I kicked off my sneakers and hopped on my bed. The Once and Future King by T.H. White was the bane of my reading experience, and I loved to read. It somehow took the legend of King Arthur and boiled it down into pages and pages of useless details and minutia. English was the only class I had that was AP, we got a bit more freedom in the course work, but we also got a longer reading list.
My cellphone vibrated. I looked at it from across the room. It shimmied along the top of my dresser in a pattern that told me it was an incoming call, not a text. That meant my folks, they didn’t text when they wanted to yell at me. I watched it for a moment longer, then closed my book without marking the page, and flipped it open. Manny had one of those new touchscreen phones capable of video chat, mine had a camera that took fuzzy pictures, it was by choice, I hated cellphones.
“Is this Emilio Martin?” It wasn’t a voice I recognized.
“Yes?” I checked the caller ID, it was restricted.
“No need to worry, Mister Martin.” The voice gave a forced chuckle. “I’m calling because you recently submitted a survey through Bookshelf Horizons.”
“I don’t think you’ve got the right number.”
“Emilio Martin from Bangor Maine,” the voice paused. “You’re in Mrs.

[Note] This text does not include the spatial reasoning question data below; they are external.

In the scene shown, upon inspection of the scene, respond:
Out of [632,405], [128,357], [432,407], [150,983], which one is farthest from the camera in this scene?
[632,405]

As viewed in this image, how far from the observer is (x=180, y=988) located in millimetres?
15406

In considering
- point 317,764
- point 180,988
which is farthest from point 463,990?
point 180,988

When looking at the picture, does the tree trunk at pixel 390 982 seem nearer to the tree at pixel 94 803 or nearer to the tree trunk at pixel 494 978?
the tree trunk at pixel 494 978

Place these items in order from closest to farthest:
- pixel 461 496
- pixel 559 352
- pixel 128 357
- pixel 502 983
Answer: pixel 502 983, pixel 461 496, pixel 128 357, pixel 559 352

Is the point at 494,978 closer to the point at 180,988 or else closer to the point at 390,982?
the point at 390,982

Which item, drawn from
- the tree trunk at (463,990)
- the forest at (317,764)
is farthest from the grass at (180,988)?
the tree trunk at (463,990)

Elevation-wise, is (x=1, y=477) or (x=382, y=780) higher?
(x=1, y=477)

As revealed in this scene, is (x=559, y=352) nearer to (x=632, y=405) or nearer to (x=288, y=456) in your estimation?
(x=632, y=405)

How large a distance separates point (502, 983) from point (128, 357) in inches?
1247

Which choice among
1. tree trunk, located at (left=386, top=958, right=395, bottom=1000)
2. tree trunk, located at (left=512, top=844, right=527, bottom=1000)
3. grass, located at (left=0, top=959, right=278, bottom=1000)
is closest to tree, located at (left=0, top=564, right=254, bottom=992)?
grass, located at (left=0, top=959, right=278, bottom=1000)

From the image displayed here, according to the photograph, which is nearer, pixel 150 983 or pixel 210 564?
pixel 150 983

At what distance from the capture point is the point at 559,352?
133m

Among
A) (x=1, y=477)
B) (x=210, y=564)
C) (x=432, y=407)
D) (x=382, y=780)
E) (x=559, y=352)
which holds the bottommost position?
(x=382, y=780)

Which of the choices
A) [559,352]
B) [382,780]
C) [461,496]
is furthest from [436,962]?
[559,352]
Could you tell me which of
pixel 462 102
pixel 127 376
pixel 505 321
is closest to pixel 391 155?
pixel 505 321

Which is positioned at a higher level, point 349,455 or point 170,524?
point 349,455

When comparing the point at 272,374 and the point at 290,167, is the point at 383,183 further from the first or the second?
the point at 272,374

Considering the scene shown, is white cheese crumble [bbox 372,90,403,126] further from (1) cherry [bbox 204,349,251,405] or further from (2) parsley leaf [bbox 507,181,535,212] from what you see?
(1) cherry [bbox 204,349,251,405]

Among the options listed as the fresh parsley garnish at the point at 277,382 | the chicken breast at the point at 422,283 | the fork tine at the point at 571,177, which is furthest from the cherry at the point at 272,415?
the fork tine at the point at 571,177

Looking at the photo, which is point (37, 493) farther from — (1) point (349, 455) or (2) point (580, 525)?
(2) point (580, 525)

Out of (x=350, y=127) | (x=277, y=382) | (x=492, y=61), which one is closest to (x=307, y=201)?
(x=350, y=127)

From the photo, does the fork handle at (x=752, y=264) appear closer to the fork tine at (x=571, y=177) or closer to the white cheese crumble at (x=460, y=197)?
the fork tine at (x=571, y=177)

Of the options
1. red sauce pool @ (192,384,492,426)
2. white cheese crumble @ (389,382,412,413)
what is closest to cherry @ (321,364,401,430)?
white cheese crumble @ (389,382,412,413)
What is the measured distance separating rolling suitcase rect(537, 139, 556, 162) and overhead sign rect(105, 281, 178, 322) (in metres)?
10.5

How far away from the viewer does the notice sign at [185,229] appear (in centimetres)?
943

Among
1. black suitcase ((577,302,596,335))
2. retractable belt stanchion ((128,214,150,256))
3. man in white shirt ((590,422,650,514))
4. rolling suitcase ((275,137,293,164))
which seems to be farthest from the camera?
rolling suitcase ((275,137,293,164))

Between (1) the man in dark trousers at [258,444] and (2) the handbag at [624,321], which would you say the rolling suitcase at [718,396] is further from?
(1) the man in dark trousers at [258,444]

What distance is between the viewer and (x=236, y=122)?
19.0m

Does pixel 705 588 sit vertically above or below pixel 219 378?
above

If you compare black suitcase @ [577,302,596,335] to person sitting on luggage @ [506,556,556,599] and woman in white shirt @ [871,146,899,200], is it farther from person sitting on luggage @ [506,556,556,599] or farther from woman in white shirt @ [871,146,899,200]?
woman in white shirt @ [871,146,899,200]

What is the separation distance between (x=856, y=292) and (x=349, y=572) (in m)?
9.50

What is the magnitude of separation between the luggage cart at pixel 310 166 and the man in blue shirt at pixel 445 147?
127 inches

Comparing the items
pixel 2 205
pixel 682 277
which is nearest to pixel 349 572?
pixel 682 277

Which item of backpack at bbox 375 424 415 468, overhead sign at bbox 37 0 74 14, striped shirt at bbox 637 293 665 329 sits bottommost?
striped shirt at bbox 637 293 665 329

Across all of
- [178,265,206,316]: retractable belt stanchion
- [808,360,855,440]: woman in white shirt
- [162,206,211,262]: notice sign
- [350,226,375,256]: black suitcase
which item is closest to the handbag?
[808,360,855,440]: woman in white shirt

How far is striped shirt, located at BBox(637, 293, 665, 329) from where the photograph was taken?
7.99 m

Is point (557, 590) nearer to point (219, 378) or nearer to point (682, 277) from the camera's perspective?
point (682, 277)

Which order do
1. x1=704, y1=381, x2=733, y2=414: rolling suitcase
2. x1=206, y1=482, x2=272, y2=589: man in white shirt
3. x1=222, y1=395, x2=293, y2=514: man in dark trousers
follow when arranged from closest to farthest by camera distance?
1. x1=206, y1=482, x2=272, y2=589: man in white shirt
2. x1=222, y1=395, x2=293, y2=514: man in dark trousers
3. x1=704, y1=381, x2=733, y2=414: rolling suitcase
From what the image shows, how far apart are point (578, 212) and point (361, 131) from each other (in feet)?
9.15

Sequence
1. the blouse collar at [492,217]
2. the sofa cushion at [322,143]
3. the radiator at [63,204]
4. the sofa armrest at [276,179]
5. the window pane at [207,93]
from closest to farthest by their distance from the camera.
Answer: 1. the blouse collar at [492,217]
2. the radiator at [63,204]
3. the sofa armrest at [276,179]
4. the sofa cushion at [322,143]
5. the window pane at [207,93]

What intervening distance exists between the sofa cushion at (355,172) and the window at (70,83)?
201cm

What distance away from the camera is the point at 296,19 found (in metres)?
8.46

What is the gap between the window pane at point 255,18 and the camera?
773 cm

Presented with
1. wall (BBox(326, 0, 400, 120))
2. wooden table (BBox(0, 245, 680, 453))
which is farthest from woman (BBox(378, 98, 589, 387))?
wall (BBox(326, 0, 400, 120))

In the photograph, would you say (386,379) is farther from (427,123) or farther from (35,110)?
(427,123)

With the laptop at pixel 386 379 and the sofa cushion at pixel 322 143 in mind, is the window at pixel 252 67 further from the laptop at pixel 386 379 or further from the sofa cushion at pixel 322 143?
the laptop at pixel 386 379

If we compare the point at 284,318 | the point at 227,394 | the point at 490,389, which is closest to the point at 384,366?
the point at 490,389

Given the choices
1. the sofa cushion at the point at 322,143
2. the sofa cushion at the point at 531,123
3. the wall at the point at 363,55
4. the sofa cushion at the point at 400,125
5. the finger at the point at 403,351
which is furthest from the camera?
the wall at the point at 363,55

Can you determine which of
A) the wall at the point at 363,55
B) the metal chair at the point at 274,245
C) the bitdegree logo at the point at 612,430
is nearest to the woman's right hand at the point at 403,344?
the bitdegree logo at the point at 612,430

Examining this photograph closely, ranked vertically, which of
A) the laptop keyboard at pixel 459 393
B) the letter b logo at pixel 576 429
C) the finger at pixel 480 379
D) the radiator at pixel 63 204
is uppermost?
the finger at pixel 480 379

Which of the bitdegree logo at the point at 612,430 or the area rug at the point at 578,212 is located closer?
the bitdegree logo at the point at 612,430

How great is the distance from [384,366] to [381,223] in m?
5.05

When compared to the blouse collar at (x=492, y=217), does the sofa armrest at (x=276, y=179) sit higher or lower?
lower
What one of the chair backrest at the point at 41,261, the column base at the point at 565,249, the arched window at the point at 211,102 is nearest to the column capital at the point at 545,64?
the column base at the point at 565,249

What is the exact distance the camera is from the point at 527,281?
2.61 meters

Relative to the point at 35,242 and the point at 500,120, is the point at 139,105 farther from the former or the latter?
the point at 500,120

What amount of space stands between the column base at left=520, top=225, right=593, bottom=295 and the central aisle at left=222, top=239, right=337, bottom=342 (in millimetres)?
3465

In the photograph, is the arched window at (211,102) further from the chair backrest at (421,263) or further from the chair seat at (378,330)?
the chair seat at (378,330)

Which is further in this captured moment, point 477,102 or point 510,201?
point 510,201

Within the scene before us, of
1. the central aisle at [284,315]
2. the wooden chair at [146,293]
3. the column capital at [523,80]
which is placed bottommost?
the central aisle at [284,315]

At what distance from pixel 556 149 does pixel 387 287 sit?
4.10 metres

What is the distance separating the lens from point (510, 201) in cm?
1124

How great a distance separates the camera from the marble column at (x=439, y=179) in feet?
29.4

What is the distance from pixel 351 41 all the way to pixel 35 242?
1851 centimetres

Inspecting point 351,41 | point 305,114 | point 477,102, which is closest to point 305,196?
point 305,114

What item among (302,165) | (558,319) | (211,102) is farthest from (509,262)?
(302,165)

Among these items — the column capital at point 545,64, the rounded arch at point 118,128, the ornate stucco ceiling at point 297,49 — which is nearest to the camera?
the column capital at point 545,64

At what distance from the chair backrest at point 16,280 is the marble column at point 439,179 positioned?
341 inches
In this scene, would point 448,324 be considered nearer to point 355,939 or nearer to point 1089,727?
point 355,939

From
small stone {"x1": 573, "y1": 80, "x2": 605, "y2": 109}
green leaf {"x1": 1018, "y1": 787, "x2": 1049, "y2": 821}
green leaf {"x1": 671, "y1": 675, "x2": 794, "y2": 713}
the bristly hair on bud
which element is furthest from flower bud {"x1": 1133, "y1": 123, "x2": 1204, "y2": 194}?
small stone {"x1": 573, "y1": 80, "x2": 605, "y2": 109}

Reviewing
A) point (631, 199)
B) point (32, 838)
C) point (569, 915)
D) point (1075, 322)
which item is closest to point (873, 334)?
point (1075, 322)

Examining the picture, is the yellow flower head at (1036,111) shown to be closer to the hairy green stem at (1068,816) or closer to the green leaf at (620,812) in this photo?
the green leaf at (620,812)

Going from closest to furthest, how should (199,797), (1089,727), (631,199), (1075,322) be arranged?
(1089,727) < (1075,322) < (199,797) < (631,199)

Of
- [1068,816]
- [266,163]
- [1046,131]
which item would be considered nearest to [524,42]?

Lewis’ English class.”
“Who is this?”
“I’m Bill, from Bookshelf Horizons, we sent out a survey for student in English Classes to complete.” The forced tinge to the voice seemed to resurface as it continued. “Congratulations, you’ve been selected to be a candidate for Bookshelf Horizons new Literary Explorer Program.”
“And that would entail?”
“If you’d like I could send you the informational packet.” The voice paused. “Through you class of course, this is the only time we’ll contact you through a personal line.”
“Sure.” I shrugged. “I’ll take a look at it.”
“Great.” The voice just didn’t sound right, even that one word rung wrong in my ears. “The packet should be there tomorrow. Enjoy.”
“Yeah, thanks.” I closed the phone and looked at the doorway. “That wasn’t odd at all.”